Two steps up from her lay her son, fourteen-year-old Fitz, in a broken, bleeding heap.
The two of them had been shot to death at point-blank range.
FIVE
THE FIRST SATURDAY IN APRIL
the Roadhouse
In the Roadhouse parking lot, people huddled together in small groups, holding on to each other like they'd fall over if they didn't. Jim opened up the back of the Blazer and pulled out the aluminum suitcase that held his crime scene kit. "Where's Bernie?"
The four Grosdidier brothers, the first string of Niniltna's emergency response team, gave a collective jerk of their heads. Jim squared his shoulders and threaded his way through the silent crowd, his mouth a grim line. Faces, pinched and pale and shocked, turned to watch, and one part of his brain began a list of potential witnesses.
In back of the Roadhouse were two rows of cabins which no matter what anyone said he knew from personal experience could not be rented by the hour. Bernie had put in a couple of covered picnic areas with fire pits and tables and benches for the occasional RV that stuck out the road in from Ahtna in the summer. A thick stand of birch insulated the cabin area from the Koslowski house, two stories high with a large deck supporting wrought-iron outdoor furniture and a gas grill big enough to roast an entire bull moose that was the envy of every man in the Park. The deck was reached by a wide staircase with two landings, both landings laden with flower boxes that in summer overflowed with an artful riot of nasturtiums and pansies. French doors led from the deck into the house.
Kate was there before him. Naturally whoever called would have called her first. Jim had been working late at the post, so he got the news second. Another state trooper might have been annoyed by this assignment of second-class law enforcement status, but he was past protesting it.
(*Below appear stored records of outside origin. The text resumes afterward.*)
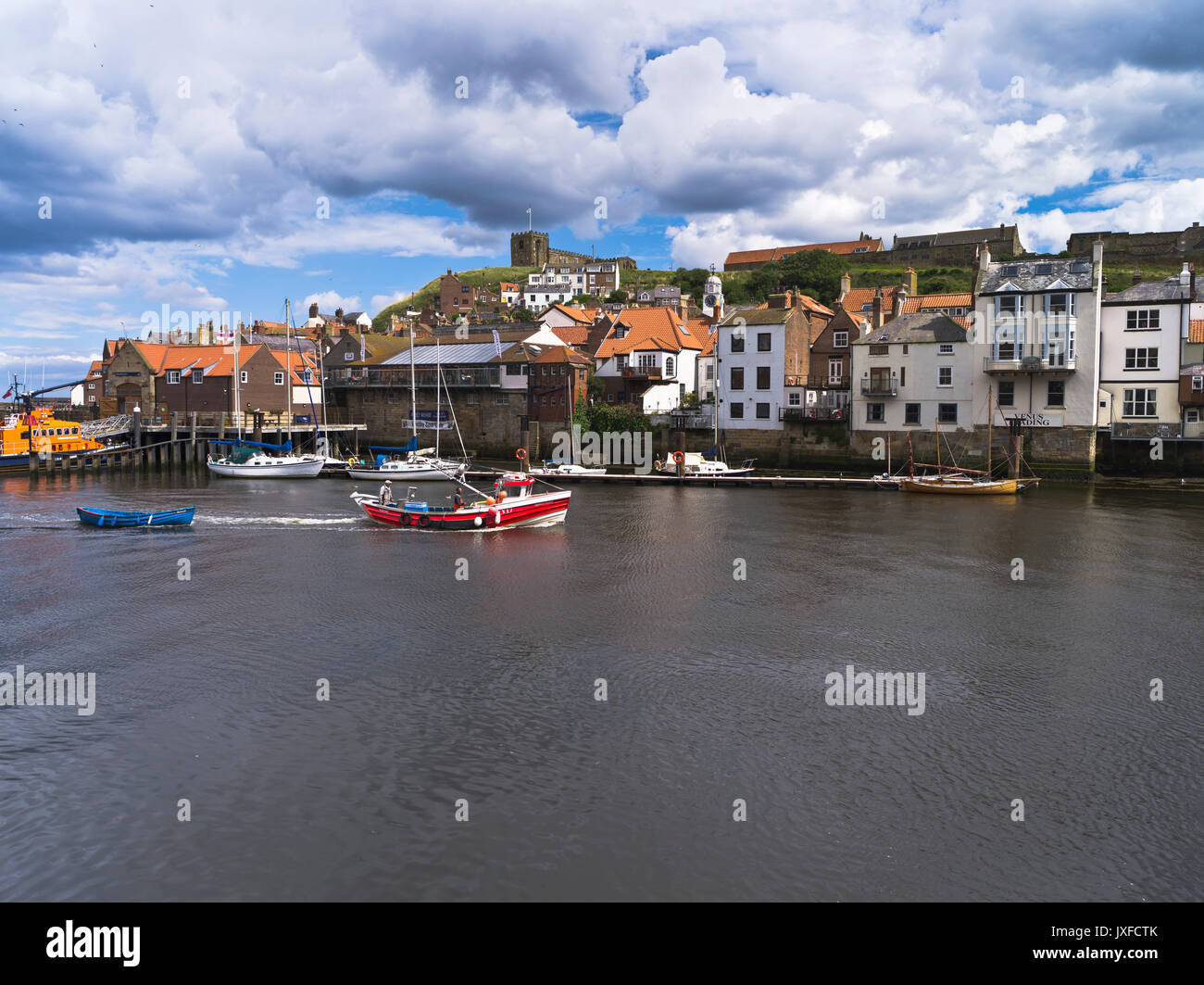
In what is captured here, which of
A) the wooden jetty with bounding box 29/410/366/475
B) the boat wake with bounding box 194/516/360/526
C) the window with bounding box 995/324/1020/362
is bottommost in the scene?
the boat wake with bounding box 194/516/360/526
Billy Mike, who would have been the third call anyone made, was standing behind Kate, who sat cross-legged on the ground a few feet away from the foot of the stairs. Like the shocked, staring crowd in back of them, no one was talking.
Even though he'd been told on the phone, years of on-the-job experience were all that kept Jim moving forward at a steady, deliberate pace. His hand was sweating on the handle of the suitcase. He halted beside Billy and set the suitcase down as quietly as possible before it slipped from his hand.
Bernie was sitting on the steps between his slain wife and son. Enid and Fitz were too far apart and the stairs too steep for Bernie to pull them both into his arms. His legs were braced against different steps and his arms were outspread, one fist knotted in his wife's shirt, the other in his son's, as if by main force he could pull them back from death. He was rocking slightly back and forth, his face turned up to an indifferent heaven, his mouth open in a soundless cry.
There was a sound from the doorway, and Jim looked up to see the outline of a kid crouched there. "Oh Christ," he said beneath his breath. "Kate," he said, and had to repeat her name before she would look around. He nodded at the French doors, one of them shattered, at the white face peering through them.
She drew in a sharp breath, shot to her feet, and started forward involuntarily.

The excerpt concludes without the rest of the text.